*** Records provided Section Begins ***
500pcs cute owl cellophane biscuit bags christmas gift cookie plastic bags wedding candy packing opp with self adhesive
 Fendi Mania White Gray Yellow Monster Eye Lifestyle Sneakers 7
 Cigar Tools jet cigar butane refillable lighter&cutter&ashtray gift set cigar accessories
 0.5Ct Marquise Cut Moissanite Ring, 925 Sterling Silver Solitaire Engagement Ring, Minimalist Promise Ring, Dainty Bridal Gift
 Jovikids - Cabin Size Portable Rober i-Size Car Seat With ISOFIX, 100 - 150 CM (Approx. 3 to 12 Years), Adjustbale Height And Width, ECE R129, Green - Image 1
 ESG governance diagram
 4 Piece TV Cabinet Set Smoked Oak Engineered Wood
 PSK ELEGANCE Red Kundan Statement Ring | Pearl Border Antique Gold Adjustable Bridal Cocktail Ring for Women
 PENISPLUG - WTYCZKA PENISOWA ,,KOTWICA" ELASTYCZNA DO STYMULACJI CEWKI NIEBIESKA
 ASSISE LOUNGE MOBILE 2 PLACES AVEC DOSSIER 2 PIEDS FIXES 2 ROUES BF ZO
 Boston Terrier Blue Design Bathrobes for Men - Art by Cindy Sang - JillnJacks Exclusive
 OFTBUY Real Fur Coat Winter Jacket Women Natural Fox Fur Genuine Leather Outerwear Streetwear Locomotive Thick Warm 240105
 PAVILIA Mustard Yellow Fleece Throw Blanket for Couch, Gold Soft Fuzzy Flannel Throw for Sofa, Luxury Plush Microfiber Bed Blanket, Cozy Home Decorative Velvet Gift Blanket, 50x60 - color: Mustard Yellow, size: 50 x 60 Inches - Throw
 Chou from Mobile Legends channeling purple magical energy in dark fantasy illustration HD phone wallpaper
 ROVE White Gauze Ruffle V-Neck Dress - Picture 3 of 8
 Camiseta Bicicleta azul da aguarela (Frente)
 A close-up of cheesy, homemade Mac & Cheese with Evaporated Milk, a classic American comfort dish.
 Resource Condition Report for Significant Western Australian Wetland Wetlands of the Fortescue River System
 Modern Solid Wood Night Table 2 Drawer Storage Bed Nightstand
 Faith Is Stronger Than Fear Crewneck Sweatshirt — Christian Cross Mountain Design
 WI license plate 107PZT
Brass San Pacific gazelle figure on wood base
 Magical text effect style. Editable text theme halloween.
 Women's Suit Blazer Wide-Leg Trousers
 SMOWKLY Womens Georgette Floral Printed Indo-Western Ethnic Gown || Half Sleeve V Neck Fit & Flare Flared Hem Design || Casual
*** Records provided Section Ends ***
◆ Directions for this task
From the entries above, copy every line that holds the word "Gold".

◆ Result of the exercise
 PSK ELEGANCE Red Kundan Statement Ring | Pearl Border Antique Gold Adjustable Bridal Cocktail Ring for Women
 PAVILIA Mustard Yellow Fleece Throw Blanket for Couch, Gold Soft Fuzzy Flannel Throw for Sofa, Luxury Plush Microfiber Bed Blanket, Cozy Home Decorative Velvet Gift Blanket, 50x60 - color: Mustard Yellow, size: 50 x 60 Inches - Throw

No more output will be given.